The student will have to know how to construct the image of a figure but also, to use the various properties of conservation of these two transformations of the plane in order to carry out a demonstration in geometry.

I. The translation

1. definition of translation

Definition:

When the figure F_1 is dragged so that A arrives at B, it overlaps with the figure F_2 .

The figure F_2 is the image of the figure F_1 by the translation that transforms A into B.

2.image of a point and a segment by translation

Ownership:

The image of point M by the translation that transforms A into B is point M’, such that the segments

[MB] and [AM’] have the same environment.

If the points are not aligned, then ABM’M is a parallelogram.

Ownership:

The image of a segment by a translation is a segment of the same length.

Translation preserves angle measures, perimeters, areas and parallelism.

Example:

In the translation that transforms A and B, the segment [MN] has as image [M’N’] are parallel [M’N’] are parallel and of the same length.

II. The rotation

1. Definition of rotation

Definition:

When the figure F_1 is rotated about point O by an angle of measure $\alpha$ in a counterclockwise direction, it is superimposed with the figure F_2 .

is the image of the figure by the rotation of center O and angle $\alpha$ .

Remark:

Throughout this lesson, the direction of rotation will always be trigonometric (counterclockwise).
The rotation of center O and angle 180° is the central symmetry of center O.

2. Image of a point by a rotation

Ownership:

Consider two distinct points O and M.

The image of the point M by the rotation of center O and angle $\alpha$ is the point M’ such that OM’=OM and $\widehat{MOM'}=\alpha$ .

III. Properties of translation and rotation

Ownership:

Translation and rotation preserve lengths, perimeters, areas of figures as well as alignment and parallelism and measures of angles.

Example:

Quadrilateral A’B’C’D’ is the image of ABCD by the rotation of center O and angle 60°.
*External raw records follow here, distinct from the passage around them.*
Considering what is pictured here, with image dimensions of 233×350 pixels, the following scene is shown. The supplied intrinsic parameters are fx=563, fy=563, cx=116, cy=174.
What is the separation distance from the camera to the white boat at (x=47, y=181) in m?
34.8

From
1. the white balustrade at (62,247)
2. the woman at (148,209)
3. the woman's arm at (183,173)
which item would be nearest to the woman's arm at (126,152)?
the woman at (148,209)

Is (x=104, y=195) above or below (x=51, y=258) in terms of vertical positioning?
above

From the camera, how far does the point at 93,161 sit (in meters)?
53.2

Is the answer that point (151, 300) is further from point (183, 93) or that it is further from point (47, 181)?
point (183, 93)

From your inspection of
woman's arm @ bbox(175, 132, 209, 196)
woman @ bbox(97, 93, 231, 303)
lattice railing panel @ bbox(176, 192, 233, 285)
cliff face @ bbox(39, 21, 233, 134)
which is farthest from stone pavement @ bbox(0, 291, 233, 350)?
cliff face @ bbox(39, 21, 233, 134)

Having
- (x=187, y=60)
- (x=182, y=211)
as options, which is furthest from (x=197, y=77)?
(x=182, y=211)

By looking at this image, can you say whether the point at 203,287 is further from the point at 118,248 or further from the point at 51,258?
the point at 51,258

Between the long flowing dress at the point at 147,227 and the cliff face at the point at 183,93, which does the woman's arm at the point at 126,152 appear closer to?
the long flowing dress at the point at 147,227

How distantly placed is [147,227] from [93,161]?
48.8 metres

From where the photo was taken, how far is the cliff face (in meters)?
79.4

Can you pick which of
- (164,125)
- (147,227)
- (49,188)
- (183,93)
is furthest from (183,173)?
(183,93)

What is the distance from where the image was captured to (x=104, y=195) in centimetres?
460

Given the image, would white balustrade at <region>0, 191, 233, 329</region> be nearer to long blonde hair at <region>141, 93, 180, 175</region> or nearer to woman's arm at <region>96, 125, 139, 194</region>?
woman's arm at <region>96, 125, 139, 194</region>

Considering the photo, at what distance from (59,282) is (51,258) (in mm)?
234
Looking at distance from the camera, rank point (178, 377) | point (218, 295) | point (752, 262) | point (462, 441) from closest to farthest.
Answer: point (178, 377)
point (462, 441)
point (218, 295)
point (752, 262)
The quadrilateral is the image of ABCD by the translation that transforms A into .

The areas and perimeters of the three quadrilaterals are equal.
Points A, B and K are aligned, so their images are also aligned.
The point J is the middle of the segment [BC], so its image J’ by the rotation is the middle of the segment [B’C’].
The angle $\widehat{A'_1B'_1C'_1}$ is the image of the angle $\widehat{ABC}$ by the translation, so they have the same measure.
The angle $\widehat{A'B'C'}$ is the image of the angle $\widehat{ABC}$ by the rotation, so they have the same measure.